None of it is literal. These spaces simply guide how I think about things like curves, balance, and proportion. So when someone wears one of our museum-inspired pieces, they’re not wearing a replica; they’re wearing an idea, translated into something they can carry.
Making Custom Jewelry for Museum Shops
Another big part of what we do is Kinzoku Custom, where I design custom jewelry for museum shops. These projects take a more thoughtful pace and often feel like solving a small creative puzzle. They usually start with something simple: an image, the texture of the material, the shape, or a small architectural element that’s easy to miss but worth paying attention to.
We’ve created custom pieces for The Frick Collection, The Kennedy Center, the Emily Dickinson Museum, The Mark Twain House & Museum, the Detroit Institute of Art, the Getty, the Met Opera, the Guggenheim, and more.
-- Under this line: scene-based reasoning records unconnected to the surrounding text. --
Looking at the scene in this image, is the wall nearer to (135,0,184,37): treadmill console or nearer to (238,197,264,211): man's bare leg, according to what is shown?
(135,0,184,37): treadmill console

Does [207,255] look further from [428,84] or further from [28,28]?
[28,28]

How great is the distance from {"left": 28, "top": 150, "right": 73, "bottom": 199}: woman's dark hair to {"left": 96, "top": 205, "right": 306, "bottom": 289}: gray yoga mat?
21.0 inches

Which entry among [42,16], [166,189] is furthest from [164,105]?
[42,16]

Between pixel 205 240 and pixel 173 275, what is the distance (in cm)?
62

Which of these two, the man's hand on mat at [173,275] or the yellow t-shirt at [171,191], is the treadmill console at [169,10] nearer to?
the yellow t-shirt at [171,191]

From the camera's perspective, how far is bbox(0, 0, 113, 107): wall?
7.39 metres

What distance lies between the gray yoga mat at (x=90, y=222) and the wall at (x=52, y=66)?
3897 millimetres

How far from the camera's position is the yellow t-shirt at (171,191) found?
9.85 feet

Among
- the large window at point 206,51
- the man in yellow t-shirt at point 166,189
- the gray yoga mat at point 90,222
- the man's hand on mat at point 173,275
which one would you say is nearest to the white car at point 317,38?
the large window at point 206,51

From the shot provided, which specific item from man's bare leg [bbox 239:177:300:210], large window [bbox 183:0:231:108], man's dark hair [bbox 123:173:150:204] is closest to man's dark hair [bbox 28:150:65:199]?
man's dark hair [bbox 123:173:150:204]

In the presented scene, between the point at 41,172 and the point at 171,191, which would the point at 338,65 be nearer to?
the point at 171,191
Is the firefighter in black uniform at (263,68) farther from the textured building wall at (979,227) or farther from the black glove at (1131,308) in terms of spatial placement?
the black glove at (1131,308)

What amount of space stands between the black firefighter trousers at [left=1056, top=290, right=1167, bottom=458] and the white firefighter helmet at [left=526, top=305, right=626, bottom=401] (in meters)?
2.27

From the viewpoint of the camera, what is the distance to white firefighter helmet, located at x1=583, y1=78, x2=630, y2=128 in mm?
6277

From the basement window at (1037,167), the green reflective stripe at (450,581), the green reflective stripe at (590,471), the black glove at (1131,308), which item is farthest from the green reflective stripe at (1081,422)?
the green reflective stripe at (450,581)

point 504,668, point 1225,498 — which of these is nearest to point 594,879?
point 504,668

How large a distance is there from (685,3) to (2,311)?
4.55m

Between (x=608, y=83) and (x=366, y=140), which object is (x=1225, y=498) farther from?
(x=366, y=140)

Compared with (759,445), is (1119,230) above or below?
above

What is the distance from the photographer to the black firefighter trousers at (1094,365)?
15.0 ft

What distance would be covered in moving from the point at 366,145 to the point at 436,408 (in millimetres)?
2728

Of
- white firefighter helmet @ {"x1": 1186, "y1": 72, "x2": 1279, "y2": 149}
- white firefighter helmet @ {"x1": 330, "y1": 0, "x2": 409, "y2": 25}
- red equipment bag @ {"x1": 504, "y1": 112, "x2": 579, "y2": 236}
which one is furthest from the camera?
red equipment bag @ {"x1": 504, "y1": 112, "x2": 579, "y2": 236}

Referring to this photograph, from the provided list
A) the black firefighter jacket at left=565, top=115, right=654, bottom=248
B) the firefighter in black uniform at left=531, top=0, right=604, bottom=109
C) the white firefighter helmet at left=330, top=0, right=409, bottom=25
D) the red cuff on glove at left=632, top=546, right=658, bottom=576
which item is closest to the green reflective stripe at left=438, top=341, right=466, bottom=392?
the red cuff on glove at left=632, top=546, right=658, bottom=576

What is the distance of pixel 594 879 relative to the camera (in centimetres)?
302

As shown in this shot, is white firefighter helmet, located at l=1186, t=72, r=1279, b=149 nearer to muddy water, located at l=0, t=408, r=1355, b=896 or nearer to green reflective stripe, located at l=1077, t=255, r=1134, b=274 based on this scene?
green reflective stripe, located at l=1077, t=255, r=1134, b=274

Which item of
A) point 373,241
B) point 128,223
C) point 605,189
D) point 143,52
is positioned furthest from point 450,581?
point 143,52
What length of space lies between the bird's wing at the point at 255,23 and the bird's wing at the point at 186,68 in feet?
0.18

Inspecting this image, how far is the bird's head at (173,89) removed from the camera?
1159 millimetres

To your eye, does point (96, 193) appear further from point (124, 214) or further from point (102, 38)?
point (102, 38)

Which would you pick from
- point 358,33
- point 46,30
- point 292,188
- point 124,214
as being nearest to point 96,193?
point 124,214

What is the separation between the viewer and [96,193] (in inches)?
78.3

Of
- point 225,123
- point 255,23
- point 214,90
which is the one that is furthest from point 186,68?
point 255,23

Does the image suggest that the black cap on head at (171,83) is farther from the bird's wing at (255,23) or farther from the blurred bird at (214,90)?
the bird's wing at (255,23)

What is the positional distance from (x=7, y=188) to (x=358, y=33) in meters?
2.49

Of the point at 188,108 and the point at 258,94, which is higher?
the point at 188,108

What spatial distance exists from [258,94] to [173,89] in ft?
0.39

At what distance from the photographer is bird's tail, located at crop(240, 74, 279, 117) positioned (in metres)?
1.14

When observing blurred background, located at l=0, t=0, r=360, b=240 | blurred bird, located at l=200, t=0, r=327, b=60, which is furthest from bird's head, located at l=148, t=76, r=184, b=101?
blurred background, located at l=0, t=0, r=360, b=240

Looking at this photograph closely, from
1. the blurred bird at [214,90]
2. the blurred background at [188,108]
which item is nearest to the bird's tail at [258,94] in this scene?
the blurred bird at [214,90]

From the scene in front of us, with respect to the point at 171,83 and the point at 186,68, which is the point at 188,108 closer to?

Each piece becomes part of that museum’s story; and that responsibility shapes every decision.
When Personal Art Became Part of the Brand
The biggest shift came from a simple notion: "all" art matters, whether it's in a museum or not. A child’s drawing, a quick doodle, handwriting, a pet’s paw print; these things hold real meaning on their own.
That idea became Made With Your Art, our custom jewelry line that turns everyday art into one-of-a-kind pieces. People upload a sketch, a photo, a print, a note; and we turn it into jewelry that’s personal without being overly sentimental.
When it won the Museum Store Association Buyer’s Choice Award, it confirmed something we’d been seeing for years: people connect deeply to their own creative experience, not just the art hanging in galleries.
Practical Tips for Holiday Gifting
This season can move quickly, and it’s easy to get caught up in the rush. The gifts people tend to remember are usually the ones picked with some thought; whether it’s handmade jewelry, a piece inspired by art, or something meaningful and personal.
Whatever you choose this year, aim for something that feels intentional. A gift that lasts, that someone actually keeps, and that carries a bit of a story with it.
Hope your holidays are full of little meaningful moments. Happy Holidays!